16.自伝小説 

My Story

第16章:法廷の涙

上海で生活の土台が整うのと反比例するように、日本にいる子供たちとの連絡は、日を追うごとに難しくなっていった。

夫の兄夫婦なら、DVの事実も知っているし理解してくれるはず、そう信じて義姉の携帯に電話をかけた。

「〇〇さんに確認してからじゃないと、取り次げないわ」

言いようのない不安が押し寄せた。もしかして、取り返しのつかないことをしてしまったのではないか。後悔の念が、じわりと足元から広がっていく。

同時に、夫からの嫌がらせは狂気を帯びてエスカレートしていた。届くメッセージは、もはや言葉の形をした暴力だった。

「子供には死んだと言ってる」「一生会わせない」「一生目の前に現れるな。
「Nを牢獄に入れる。どんな手を使っても追い込む」
「殺す、ビッチ、劣化女、きもい」

法外な慰謝料の要求と共に、わたしの悪口を書き込むグループチャットが作られ、その内容もわざわざ転送されてきた。

そこには、かつて「友人」と呼んだ人たちの心ない言葉も並んでいた。 のちに何人かからは謝罪されたが、当時の削り取られた心が癒えるには、あまりにも長い時間が必要だった。

「時間が経てば、話し合いができるはず」

そんな淡い期待は、木っ端微塵に砕かれた。

わたしは中国で弁護士を雇い、裁判で戦う決意をした。DVの証拠を出し、親権を勝ち取って、子供たちと暮らす。それしか道はない。

だが、そこでも絶望が待っていた。折悪しく日中関係が悪化し、親権を含めた裁判はここではできないと告げられたのだ。

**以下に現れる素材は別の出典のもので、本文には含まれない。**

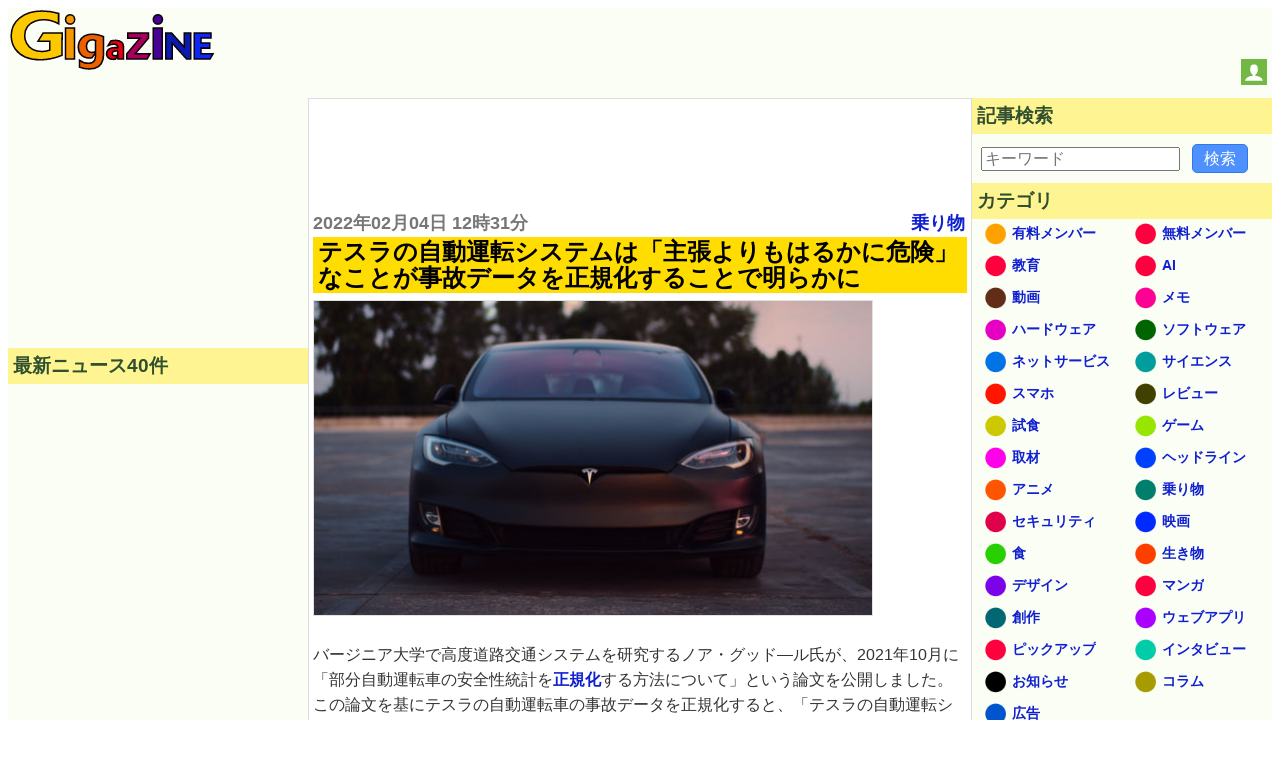

--- FILE ---
content_type: text/html; charset=utf-8
request_url: https://www.google.com/recaptcha/api2/aframe
body_size: 269
content:
<!DOCTYPE HTML><html><head><meta http-equiv="content-type" content="text/html; charset=UTF-8"></head><body><script nonce="Xr8P_vCXNTlYTkzQYVTVgA">/** Anti-fraud and anti-abuse applications only. See google.com/recaptcha */ try{var clients={'sodar':'https://pagead2.googlesyndication.com/pagead/sodar?'};window.addEventListener("message",function(a){try{if(a.source===window.parent){var b=JSON.parse(a.data);var c=clients[b['id']];if(c){var d=document.createElement('img');d.src=c+b['params']+'&rc='+(localStorage.getItem("rc::a")?sessionStorage.getItem("rc::b"):"");window.document.body.appendChild(d);sessionStorage.setItem("rc::e",parseInt(sessionStorage.getItem("rc::e")||0)+1);localStorage.setItem("rc::h",'1768906266402');}}}catch(b){}});window.parent.postMessage("_grecaptcha_ready", "*");}catch(b){}</script></body></html>

--- FILE ---
content_type: application/javascript; charset=utf-8
request_url: https://fundingchoicesmessages.google.com/f/AGSKWxVfRYQZwyJy7Mc_6cnMHLYX0bG_wXDrqdBiMV-t2egIzhSFyrtDTstiw7Y_moJbTg7m2D1D-qE-r1LpQdTJojoaoBCq4JQZMT0BWAcJ-oH8-E5gVMDpNR_-orRyIV8lZLJQPbHJ69trGz2IPp3P4JrXbonLLlsMJG7qtA2fMeQdHRMWpCPfBJgeWNHX/_/buildAdriverBanner._affiliate/banners//exbl.php?/ad_navigbar_-ad-mpu+
body_size: -1290
content:
window['bf958f96-e2ce-4599-b21a-9fbfe554a117'] = true;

そればかりか、夫は会社を他人名義に変更し、私の名前で多額の借金を負わせるという報復に出ていた。

 「払わなければ逮捕されるぞ」

そんな脅しに追い詰められ、味方であるはずの弁護士さえも不誠実な対応を始め、裁判の前日に延期を申し出てきた。

わたしはその弁護士を解雇して一人で法廷に立った。 気だるそうな裁判官を見上げDVの事実を訴えた。

夫は最後まで姿を見せなかった。代わりに代理人として出席していたのは、夫の会社の、わたしもよく知る女性社員だった。

裁判が終わり、重い足取りで法廷を出ようとしたとき、彼女が駆け寄ってきた。目から大粒の涙を溢れさせ、周囲に聞こえない小さな声で、こう言った。

「タイタイ(奥様)、頑張って……」

彼女は、夫が裏でどんな卑劣な罠を仕掛け、わたしがどれほど不当な状況に追い込まれているかを、間近で見続け、心を痛めてくれていたのだ。 

判決は、謝罪は認められなかった。わずか2万元の援助金が支払われるという不本意なものだったけれど、彼女が流してくれた涙が、わたしの凍りついた心を少し溶かしてくれた。

離婚も親権も何一つ解決しないまま、会社の借金だけを背負わされ、わたしは再び出口のない闇の中に放り出された。